Sono le preoccupazioni espresse dalla presidente di UBI Banca, Letizia Moratti, e il consigliere delegato, Victor Massiah, in occasione di una conferenza stampa.

In caso di successo dell’OPS aree come Cuneo, Pavia, Bergamo, Brescia e Varese, dove UBI è particolarmente radicata, diventerebbero zone di presenza dominante di BPER.
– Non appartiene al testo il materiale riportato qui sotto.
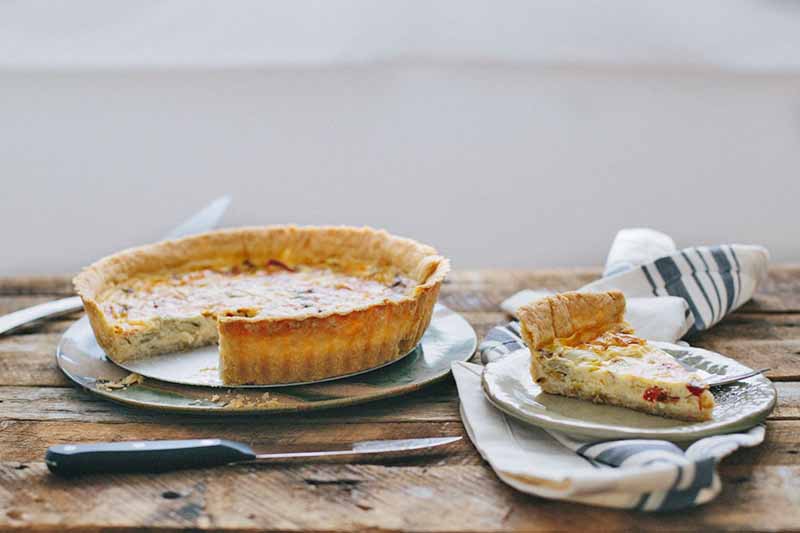 Horizontal image of a quiche with a golden crust, and a slice removed on a plate, all on a wooden table.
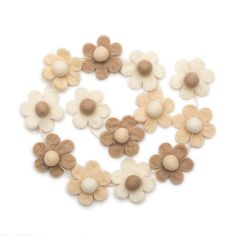 wool felt flowers arranged in a circle on a white background with copy space for text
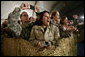 U.S. and Coalition troops cheer and take photos Wednesday, March 1, 2006, during an appearance by President George W. Bush and Mrs. Laura Bush at Bagram Air Base in Afghanistan. White House photo by Eric Draper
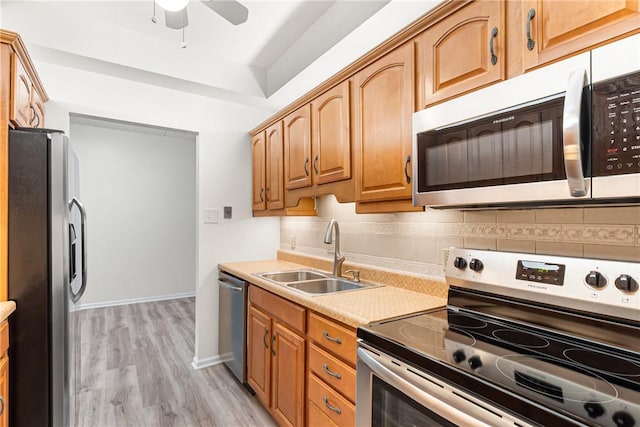 5600 Munhall Rd Unit 201, Squirrel Hill, PA 15217 - kitchen with stainless steel appliances, light wood-type flooring, decorative backsplash, ceiling fan, and light countertops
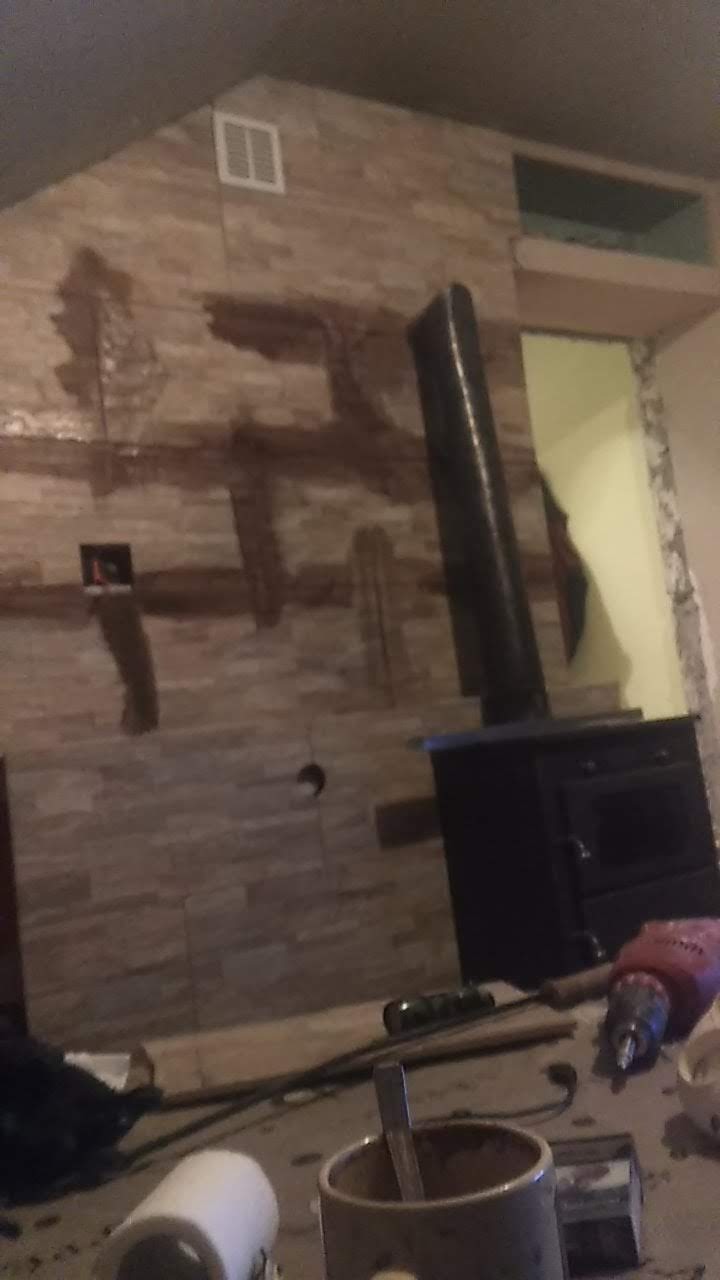 Wyszków: Fragment ściany z imitacji kamienia w trakcie montażu, widoczne ślady kleju, otwór na rurę oraz piec typu koza. W tle widoczne narzędzia.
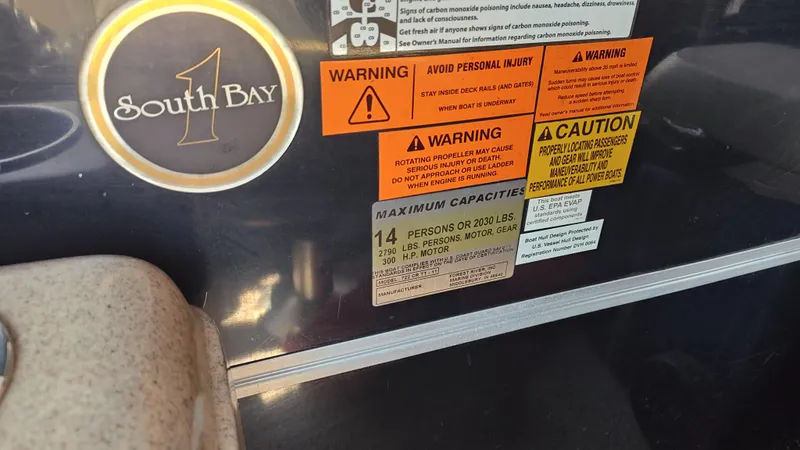 Slide: The Image of 2011 South Bay 722CR boat capacity and safety warning labels. - 3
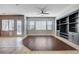 Open living space with modern ceiling fan, built-in shelves, and ample natural light through multiple windows and a glass door at 9359 Brownstone Ledge Ave, Las Vegas, NV 89149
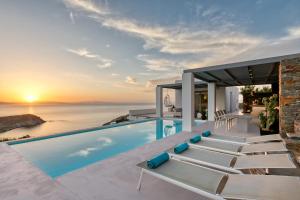 a villa with a infinity pool with the sunset at Villa Meli in Otzias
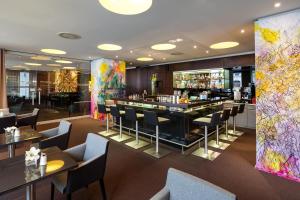 a restaurant with a bar and tables and chairs at Austria Trend Hotel Europa Wien in Vienna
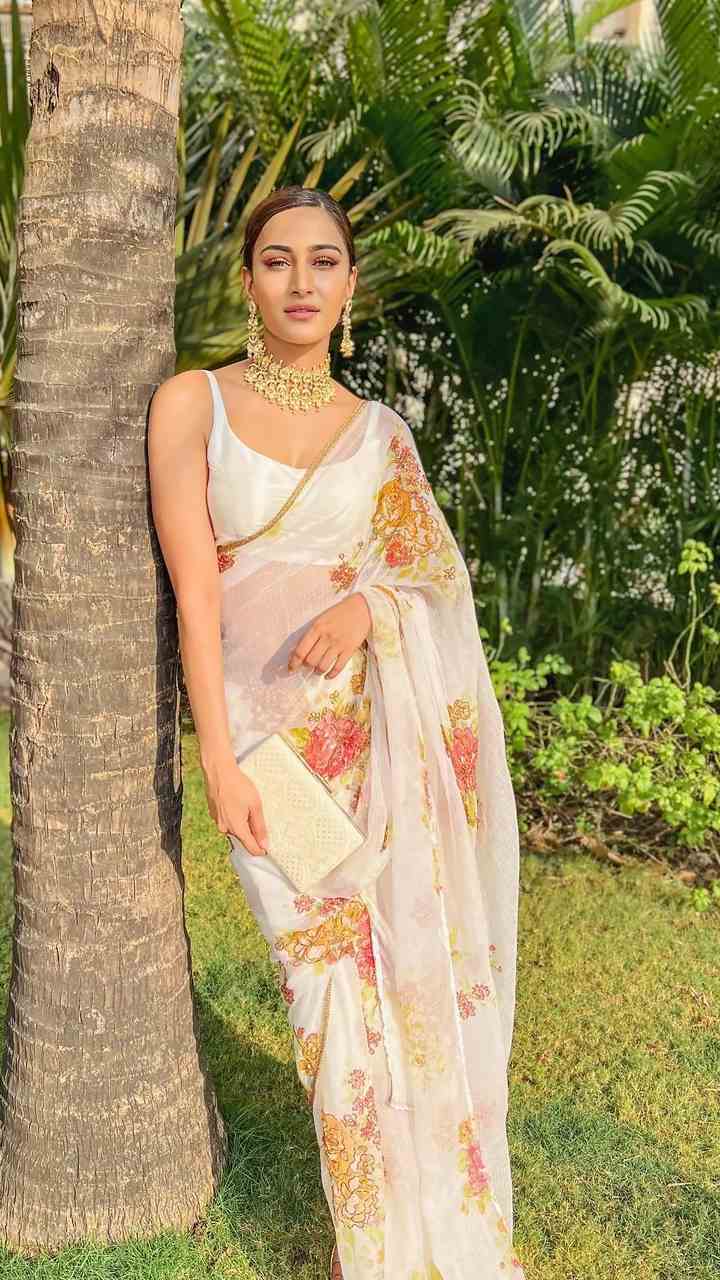 Erica Fernandes in Kalki plum saree in frill hem and pallo. KALKI Fashion  India
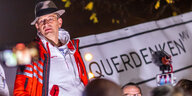 Jens Bütttner steht in Trainingsanzug und mit Hut vor einerm "Querdenken"-Banner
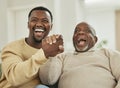 Family means nobody gets left behind or forgotten. a father and son laughing in the lounge.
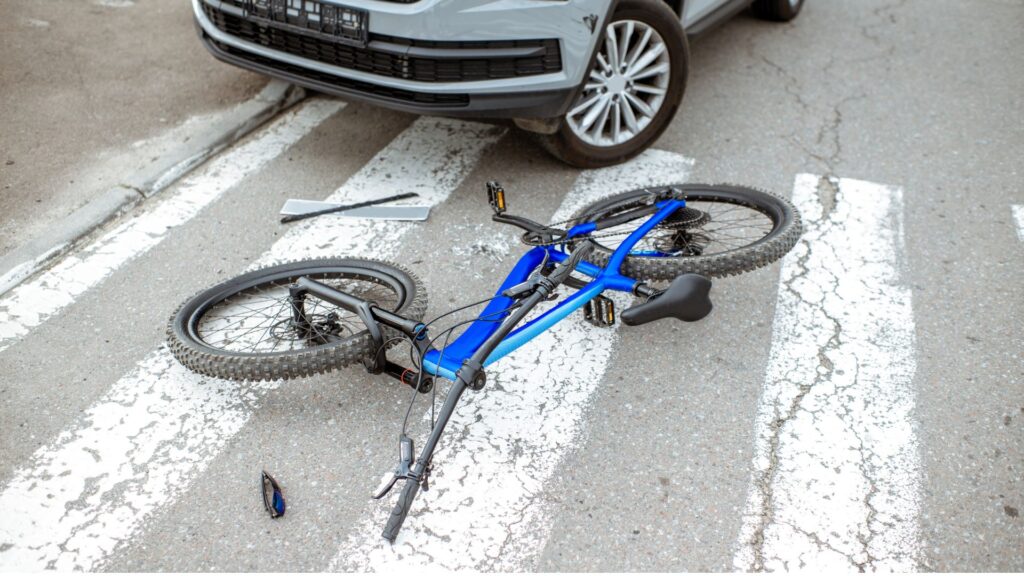 A blue bike fallen on the road with a car behind it.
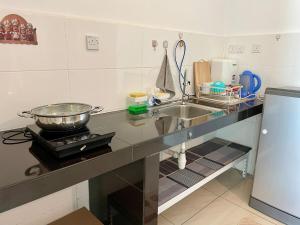 een aanrecht met een gootsteen en een pan op een fornuis bij SamStudio in Penampang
“Intesa ha negoziato con BPER la cessione di 500 filiali e un accordo che prevede la consegna a BPER di 6 miliardi di impieghi UBI al netto di 1,2 miliardi di impieghi Intesa e 29 miliardi di raccolta al netto di 2,2 miliardi di raccolta Intesa”, ha ricordato Moratti.

“Questo significa consegnare a BPER una parte importante dei nostri clienti”, quantificata dalla presidente in “un 50% dei nostri clienti e dei nostri dipendenti. L’impatto è ovviamente forte tenuto conto che naturalmente BPER ha una minore conoscenza del territorio”, ha aggiunto Moratti.

Stessa preoccupazione è stata espressa da Massiah che ha sottolineato come BPER sia una “banca che storicamente è molto meno presente nei nostri territori”.

Ciò porterà a “tempi di conoscenza con i clienti, di adattamento e di comprensione delle loro esigenze. Nel caso di successo dell’OPS – ha concluso Massiah – sarà il problema di Bper”.